Bivouac dans le no man's land
Bivouac dans le no man's land
Le ton est donné, il va faire froid !
Le ton est donné, il va faire froid !
Frontière tadjike, 4282m
Frontière tadjike, 4282m
Et de l'autre côté de la frontière...
Et de l'autre côté de la frontière...
Bienvenue au pays des yacks !
Bienvenue au pays des yacks !

Le paysage est presque irréel. Des montagnes désertiques sculptées par l'érosion et sinon, l'infini mineral. Aucune trace de vie à des kilomètres sur un immense plateau. On se croirait sur la lune !

On essaie d'avancer, tant bien que mal sur la tôle ondulée, et surtout on s'arrête toutes les 5 minutes pour prendre des photos. On y est ! On en avait tellement parlé et entendu parler du Pamir, c'est une drôle de sensation d'y être en vrai, c'est tellement plus impressionnant que sur les photos ! Et surtout d'y être à vélo, on est tous les deux, tout seuls et surtout tout petits.
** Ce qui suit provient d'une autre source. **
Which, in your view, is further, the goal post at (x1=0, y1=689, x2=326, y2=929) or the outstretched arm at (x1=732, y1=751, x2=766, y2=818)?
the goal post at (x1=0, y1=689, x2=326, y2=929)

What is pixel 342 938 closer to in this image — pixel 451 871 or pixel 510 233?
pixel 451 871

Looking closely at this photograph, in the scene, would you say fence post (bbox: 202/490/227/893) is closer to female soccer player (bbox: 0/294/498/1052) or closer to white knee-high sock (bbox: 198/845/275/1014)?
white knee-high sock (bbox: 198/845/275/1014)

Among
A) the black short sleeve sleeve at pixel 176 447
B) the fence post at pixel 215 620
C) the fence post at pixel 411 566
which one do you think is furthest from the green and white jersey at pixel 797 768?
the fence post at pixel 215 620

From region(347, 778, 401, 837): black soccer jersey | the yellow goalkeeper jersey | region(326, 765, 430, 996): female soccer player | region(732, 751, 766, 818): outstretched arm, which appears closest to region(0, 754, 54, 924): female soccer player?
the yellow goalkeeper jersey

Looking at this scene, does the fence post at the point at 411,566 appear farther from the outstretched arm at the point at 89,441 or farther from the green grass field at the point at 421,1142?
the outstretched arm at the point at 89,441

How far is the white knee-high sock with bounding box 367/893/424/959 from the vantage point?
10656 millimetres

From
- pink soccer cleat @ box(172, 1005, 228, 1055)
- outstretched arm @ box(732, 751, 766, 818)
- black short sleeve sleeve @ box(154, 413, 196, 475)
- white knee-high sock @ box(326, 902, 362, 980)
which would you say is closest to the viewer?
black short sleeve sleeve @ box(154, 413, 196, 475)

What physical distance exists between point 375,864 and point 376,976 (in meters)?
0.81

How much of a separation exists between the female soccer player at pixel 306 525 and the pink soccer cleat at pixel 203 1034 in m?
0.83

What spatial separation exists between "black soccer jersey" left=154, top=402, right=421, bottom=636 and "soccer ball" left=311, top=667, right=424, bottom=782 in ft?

Le vent est bel et bien là, déchaîné, épouvantable et face à nous. On nous avait prévenu qu'il était particulièrement fort l'après midi et le soir. Alors, on pose rapidement notre tente pour se lever tôt le lendemain, avant le vent. Ce 1er bivouac tadjik est une véritable lutte contre le vent, qui s'engouffre dans la toile et arrache nos sardines. La tente s'envole cent fois et le campement finira hyper sécurisé, avec des pierres partout.


Au matin, on est presque surpris par le calme, le vent ne s'est effectivement pas levé. On retrouve une route asphaltée et on progresse alors plutôt rapidement à travers des paysages tout aussi lunaires, irréels et magnifiques. 

La frontière chinoise est juste à côté (barbelés sur la droite)
La frontière chinoise est juste à côté (barbelés sur la droite)
On a roulé sur la lune!!
On a roulé sur la lune!!
La route est asphaltée par portions, mais complètement déchiquetée par les températures extrêmes..
La route est asphaltée par portions, mais complètement déchiquetée par les températures extrêmes..
Belle tôle ondulée et belles montagnes
Belle tôle ondulée et belles montagnes
Pause contemplation tous les cent mètres..!
Pause contemplation tous les cent mètres..!
Bivouac hyper sécurisé avec toutes les pierres à la ronde.
Bivouac hyper sécurisé avec toutes les pierres à la ronde.
Quel silence le matin.. Rien, sinon le crissement des roues.
Quel silence le matin.. Rien, sinon le crissement des roues.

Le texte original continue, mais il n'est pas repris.